(Passage shown):
** start **
= Dolores Wilson =

American actress

Dolores Wilson as Rosina in 1954

Dolores Mae Wilson (August 9, 1928 - September 28, 2010) was an American coloratura soprano who had an active international opera career from the late 1940s through the early 1960s. Beginning her career with major theatres in Europe, she performed in six seasons at the Metropolitan Opera in New York City during the 1950s. She is perhaps best known for originating the title role in the world premiere of Douglas Moore's The Ballad of Baby Doe at the Central City Opera in 1956. After abandoning her opera career, she embarked on a second career as a musical theatre actress; making several appearances on Broadway in the following decades.

==Early life and education==
Wilson was born on August 9, 1928, in Philadelphia. After her parents separated, she moved to New York City with her fashion designer mother, who counted Dinah Shore and Loretta Young among her customers.

She grew up in the Bronx and attended Catholic schools before entering Jamaica High School from which she graduated. She received classical voice training in NYC with William Hermann and also studied piano, ballet, and tap dancing during her youth. At the age of 16 she began singing on American radio; and her talents were noticed and supported by then General Manager of the Metropolitan Opera Edward Johnson and Met soprano Lucrezia Bori. She traveled to Italy to pursue training in opera in Venice with the famed soprano Toti Dal Monte; partially because her maternal grandparents hailed from that country.
** end **
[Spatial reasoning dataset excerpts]
** start **
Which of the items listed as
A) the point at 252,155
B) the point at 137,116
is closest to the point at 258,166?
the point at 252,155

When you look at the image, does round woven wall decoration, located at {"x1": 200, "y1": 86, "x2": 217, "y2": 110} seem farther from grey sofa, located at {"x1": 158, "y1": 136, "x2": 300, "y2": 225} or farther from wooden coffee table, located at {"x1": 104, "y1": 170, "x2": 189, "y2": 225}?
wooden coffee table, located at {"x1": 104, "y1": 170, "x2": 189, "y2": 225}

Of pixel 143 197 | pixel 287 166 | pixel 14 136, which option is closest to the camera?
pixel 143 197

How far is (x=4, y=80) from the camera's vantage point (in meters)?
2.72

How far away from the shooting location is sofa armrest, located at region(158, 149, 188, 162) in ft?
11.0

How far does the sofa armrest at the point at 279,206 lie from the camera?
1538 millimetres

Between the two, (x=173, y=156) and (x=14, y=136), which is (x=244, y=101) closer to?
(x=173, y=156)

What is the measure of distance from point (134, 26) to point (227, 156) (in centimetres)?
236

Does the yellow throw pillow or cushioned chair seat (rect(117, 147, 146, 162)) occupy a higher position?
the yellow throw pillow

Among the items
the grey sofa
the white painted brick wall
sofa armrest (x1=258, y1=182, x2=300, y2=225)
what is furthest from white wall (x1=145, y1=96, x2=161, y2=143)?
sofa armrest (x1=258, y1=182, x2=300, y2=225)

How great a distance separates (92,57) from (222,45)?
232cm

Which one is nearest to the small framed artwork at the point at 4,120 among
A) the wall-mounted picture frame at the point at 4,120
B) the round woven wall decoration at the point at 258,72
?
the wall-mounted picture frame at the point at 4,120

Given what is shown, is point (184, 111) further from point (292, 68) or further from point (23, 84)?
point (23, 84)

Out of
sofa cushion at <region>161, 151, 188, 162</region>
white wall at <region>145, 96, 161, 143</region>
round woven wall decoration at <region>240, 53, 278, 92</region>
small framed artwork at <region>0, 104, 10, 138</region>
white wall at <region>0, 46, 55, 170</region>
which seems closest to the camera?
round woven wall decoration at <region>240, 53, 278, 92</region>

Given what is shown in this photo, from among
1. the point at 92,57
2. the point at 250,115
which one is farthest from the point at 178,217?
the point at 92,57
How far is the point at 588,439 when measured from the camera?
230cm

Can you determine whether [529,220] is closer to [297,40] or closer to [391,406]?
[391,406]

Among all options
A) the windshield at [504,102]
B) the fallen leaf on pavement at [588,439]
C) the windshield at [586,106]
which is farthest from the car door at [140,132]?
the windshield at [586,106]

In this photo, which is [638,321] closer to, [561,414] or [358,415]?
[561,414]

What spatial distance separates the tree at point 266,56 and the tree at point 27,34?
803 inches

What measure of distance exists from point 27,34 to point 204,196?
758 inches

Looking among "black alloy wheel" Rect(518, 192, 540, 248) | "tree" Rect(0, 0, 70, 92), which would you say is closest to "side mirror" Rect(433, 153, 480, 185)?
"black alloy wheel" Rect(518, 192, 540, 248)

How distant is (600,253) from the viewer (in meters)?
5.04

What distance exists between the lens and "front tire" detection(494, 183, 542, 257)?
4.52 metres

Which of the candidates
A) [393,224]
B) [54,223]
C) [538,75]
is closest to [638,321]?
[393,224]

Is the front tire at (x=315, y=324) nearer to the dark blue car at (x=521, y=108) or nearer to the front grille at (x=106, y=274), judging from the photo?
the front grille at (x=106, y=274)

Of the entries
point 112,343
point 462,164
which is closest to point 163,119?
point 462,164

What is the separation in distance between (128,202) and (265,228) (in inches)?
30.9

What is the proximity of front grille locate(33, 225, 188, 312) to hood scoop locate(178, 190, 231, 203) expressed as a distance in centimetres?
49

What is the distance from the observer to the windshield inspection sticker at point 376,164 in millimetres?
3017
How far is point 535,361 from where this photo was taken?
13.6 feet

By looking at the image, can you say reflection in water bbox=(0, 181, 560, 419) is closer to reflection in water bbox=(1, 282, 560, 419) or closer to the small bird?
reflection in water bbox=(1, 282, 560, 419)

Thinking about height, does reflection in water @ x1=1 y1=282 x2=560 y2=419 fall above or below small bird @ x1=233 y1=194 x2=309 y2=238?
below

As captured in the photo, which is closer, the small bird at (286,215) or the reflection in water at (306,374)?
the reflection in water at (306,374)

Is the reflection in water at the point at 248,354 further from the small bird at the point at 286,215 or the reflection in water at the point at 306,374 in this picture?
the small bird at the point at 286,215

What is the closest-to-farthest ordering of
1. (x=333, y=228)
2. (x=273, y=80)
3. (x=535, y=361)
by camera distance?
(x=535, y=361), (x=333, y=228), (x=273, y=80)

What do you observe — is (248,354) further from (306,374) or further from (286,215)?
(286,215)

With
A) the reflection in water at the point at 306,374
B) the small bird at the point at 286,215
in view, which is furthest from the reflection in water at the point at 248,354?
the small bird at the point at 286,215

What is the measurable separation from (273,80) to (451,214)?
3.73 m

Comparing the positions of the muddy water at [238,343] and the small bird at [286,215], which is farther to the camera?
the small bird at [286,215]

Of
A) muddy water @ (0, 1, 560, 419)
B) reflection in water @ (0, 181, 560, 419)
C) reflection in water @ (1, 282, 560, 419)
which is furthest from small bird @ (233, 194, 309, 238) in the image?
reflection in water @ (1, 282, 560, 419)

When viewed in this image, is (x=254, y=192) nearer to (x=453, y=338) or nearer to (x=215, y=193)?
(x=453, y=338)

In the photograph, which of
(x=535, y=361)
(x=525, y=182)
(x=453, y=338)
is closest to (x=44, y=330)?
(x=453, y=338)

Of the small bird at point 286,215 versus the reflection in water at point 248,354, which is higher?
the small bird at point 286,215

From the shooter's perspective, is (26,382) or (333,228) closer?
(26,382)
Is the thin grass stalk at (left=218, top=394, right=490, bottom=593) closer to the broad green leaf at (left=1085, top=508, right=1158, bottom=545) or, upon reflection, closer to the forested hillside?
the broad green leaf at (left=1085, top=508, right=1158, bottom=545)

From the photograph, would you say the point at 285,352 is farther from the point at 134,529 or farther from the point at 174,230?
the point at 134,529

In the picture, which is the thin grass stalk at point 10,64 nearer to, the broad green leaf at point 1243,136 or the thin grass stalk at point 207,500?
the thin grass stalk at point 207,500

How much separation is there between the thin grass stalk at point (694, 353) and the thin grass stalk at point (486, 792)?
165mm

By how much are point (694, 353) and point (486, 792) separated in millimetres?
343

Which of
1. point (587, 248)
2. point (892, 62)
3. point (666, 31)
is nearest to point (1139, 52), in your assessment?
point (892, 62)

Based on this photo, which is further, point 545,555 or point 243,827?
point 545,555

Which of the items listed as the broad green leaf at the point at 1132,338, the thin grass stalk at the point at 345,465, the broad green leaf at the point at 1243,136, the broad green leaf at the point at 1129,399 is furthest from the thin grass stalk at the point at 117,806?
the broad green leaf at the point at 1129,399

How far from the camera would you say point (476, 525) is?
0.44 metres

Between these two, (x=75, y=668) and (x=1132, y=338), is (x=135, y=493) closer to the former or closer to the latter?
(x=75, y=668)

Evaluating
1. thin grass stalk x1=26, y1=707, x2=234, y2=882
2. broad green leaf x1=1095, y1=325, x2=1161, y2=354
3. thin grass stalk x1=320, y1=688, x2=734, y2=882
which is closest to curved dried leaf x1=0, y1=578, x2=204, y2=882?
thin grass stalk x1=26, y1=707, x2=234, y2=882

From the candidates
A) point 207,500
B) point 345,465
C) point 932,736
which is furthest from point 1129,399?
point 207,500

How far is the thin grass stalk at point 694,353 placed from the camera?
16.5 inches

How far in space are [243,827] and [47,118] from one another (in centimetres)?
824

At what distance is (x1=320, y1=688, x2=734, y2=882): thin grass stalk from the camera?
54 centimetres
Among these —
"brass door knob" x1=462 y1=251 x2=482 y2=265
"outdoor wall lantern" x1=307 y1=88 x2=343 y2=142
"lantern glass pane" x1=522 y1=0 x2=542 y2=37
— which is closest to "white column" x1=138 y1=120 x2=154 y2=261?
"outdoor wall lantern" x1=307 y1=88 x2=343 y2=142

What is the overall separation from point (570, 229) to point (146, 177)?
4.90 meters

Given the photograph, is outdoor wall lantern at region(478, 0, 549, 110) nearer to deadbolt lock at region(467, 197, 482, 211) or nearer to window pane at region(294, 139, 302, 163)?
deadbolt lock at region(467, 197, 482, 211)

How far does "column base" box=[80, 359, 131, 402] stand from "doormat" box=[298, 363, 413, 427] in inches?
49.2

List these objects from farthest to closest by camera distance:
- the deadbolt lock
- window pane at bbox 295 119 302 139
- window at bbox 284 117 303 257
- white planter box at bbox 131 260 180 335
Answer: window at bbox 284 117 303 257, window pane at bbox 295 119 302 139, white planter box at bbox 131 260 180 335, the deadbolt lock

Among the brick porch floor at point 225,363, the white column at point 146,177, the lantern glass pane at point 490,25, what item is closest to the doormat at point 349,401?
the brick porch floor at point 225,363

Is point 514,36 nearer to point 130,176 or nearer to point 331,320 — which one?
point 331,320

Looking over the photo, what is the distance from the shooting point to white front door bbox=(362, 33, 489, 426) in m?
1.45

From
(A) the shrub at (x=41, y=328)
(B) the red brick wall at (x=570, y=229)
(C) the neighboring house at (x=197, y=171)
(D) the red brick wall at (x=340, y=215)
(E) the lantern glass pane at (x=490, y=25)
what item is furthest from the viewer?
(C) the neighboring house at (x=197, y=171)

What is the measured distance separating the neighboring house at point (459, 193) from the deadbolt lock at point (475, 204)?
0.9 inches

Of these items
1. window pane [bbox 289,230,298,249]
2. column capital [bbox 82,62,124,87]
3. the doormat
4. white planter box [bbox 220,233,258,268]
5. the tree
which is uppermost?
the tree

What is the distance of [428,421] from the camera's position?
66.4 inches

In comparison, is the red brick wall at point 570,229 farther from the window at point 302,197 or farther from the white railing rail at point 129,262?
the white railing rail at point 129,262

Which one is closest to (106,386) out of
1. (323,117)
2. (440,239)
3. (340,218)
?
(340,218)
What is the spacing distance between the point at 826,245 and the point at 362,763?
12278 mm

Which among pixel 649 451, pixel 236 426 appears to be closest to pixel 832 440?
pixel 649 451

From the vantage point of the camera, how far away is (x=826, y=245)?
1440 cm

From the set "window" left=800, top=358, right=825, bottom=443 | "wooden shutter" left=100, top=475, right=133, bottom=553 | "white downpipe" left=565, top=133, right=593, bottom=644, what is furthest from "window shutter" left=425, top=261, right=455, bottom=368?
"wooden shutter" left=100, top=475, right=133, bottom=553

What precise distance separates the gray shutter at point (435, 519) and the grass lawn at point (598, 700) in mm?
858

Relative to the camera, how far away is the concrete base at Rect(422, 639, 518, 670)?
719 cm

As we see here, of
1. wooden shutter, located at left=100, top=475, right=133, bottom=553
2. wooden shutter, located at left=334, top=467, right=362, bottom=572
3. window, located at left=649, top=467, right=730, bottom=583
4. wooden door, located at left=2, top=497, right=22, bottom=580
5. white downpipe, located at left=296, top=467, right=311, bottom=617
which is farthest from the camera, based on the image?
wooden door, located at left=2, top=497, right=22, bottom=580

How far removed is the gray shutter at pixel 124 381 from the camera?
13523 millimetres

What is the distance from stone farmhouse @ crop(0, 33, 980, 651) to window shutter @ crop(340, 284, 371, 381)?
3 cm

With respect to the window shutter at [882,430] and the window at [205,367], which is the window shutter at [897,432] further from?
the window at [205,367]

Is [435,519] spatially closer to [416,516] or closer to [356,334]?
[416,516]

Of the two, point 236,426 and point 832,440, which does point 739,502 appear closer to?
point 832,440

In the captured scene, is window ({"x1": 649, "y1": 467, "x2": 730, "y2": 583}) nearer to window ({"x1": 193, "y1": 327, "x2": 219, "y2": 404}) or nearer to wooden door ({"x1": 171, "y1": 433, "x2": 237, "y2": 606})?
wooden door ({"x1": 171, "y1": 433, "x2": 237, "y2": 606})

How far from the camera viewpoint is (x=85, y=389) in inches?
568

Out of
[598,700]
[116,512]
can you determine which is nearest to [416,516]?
** end **
(Set problem): In the Dolores Wilson biography, what role did Wilson originate at the Central City Opera in 1956?

(The reply): She originated the title role in the world premiere of Douglas Moore's The Ballad of Baby Doe.